Writing Dockerfiles

The Dockerfile in your project root describes how to create a container from your local source code.

info

Some of the explanation below applies only when building images that have to be compiled, such as projects that are written in Scala.

Arguably, the cleanest way to create your image is to use a Docker builder image to build your application, and then copy the artefacts it generates into your target container. This way you create a multi-stage build in your Dockerfile. As an example, consider the following Dockerfile that first builds a Spark application using Maven, and then copies the resulting artefacts:

FROM maven:3.6.0-jdk-8 as builder
WORKDIR /build
COPY . .
RUN mvn clean package -DskipTests

FROM public.ecr.aws/dataminded/spark-k8s-glue:2.4.3-2.11-hadoop-2.9.2-v3
COPY --from=builder /build/target/*-all.jar /app/app.jar

Alternatively, you could just copy locally built artefacts into the image.
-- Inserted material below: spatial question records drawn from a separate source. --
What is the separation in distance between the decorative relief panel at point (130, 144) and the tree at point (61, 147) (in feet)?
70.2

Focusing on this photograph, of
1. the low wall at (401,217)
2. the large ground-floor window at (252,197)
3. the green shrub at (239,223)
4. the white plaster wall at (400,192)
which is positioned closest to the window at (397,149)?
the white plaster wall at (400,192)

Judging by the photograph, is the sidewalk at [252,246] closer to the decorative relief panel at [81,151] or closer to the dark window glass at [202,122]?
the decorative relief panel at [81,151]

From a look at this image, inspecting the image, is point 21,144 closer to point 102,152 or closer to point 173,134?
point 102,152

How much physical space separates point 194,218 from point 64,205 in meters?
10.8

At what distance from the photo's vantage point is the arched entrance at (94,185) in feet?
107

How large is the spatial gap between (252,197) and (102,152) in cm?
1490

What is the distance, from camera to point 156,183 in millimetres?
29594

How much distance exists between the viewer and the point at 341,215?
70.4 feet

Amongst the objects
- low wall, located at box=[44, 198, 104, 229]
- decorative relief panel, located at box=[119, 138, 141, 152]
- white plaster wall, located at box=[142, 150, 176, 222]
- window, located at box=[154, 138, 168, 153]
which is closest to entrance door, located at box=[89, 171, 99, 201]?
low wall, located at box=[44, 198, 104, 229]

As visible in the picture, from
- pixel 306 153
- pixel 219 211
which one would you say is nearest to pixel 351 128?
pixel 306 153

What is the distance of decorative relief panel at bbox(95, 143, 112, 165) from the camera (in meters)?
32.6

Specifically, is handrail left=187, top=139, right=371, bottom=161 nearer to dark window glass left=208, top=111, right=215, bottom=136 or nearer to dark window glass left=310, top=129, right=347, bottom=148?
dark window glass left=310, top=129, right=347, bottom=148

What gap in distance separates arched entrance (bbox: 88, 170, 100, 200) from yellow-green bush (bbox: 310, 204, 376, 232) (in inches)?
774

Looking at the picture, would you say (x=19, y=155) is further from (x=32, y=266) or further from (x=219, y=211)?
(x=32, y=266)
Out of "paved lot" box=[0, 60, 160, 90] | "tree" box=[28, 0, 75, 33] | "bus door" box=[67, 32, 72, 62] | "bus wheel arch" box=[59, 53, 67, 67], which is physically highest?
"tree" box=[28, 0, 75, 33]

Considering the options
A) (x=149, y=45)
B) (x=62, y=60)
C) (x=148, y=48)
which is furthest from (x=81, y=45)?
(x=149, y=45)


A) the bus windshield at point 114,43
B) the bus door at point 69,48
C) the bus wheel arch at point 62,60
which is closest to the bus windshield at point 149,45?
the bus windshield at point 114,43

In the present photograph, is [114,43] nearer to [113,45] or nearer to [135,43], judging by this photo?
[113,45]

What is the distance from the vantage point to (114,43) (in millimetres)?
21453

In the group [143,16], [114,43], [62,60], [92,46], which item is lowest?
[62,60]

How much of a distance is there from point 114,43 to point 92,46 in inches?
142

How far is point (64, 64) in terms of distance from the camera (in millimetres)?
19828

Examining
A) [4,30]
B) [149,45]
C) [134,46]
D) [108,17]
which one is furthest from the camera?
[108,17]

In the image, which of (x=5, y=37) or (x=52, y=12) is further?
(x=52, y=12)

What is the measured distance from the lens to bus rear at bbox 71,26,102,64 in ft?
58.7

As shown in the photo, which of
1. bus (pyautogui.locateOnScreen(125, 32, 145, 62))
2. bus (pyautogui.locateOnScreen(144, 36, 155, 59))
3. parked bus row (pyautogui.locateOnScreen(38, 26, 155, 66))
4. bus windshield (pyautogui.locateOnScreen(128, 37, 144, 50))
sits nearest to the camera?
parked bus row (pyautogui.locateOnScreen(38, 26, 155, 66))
This would result in a Dockerfile as follows:

FROM public.ecr.aws/dataminded/spark-k8s-glue:2.4.3-2.11-hadoop-2.9.2-v3
WORKDIR /app
COPY target/*-all.jar app.jar

Both approaches have their advantages and disadvantages as described in the following table.

Approach	Advantages	Disadvantages
Multi stage builds	More complicated build processes do not require configuration beyond what you already have in place. E.g., dependencies to private repositories can be resolved without any extra configuration.	`conveyor build` does not actually compile your code. This is a problem when you forget to re-package your source code locally before building.
Copy artifacts from local	`conveyor build` does not require compiling your source code and therefore runs much faster.	The build process depends on how your local machine is configured, so images built on your machine might not be exactly the same as those built on another machine.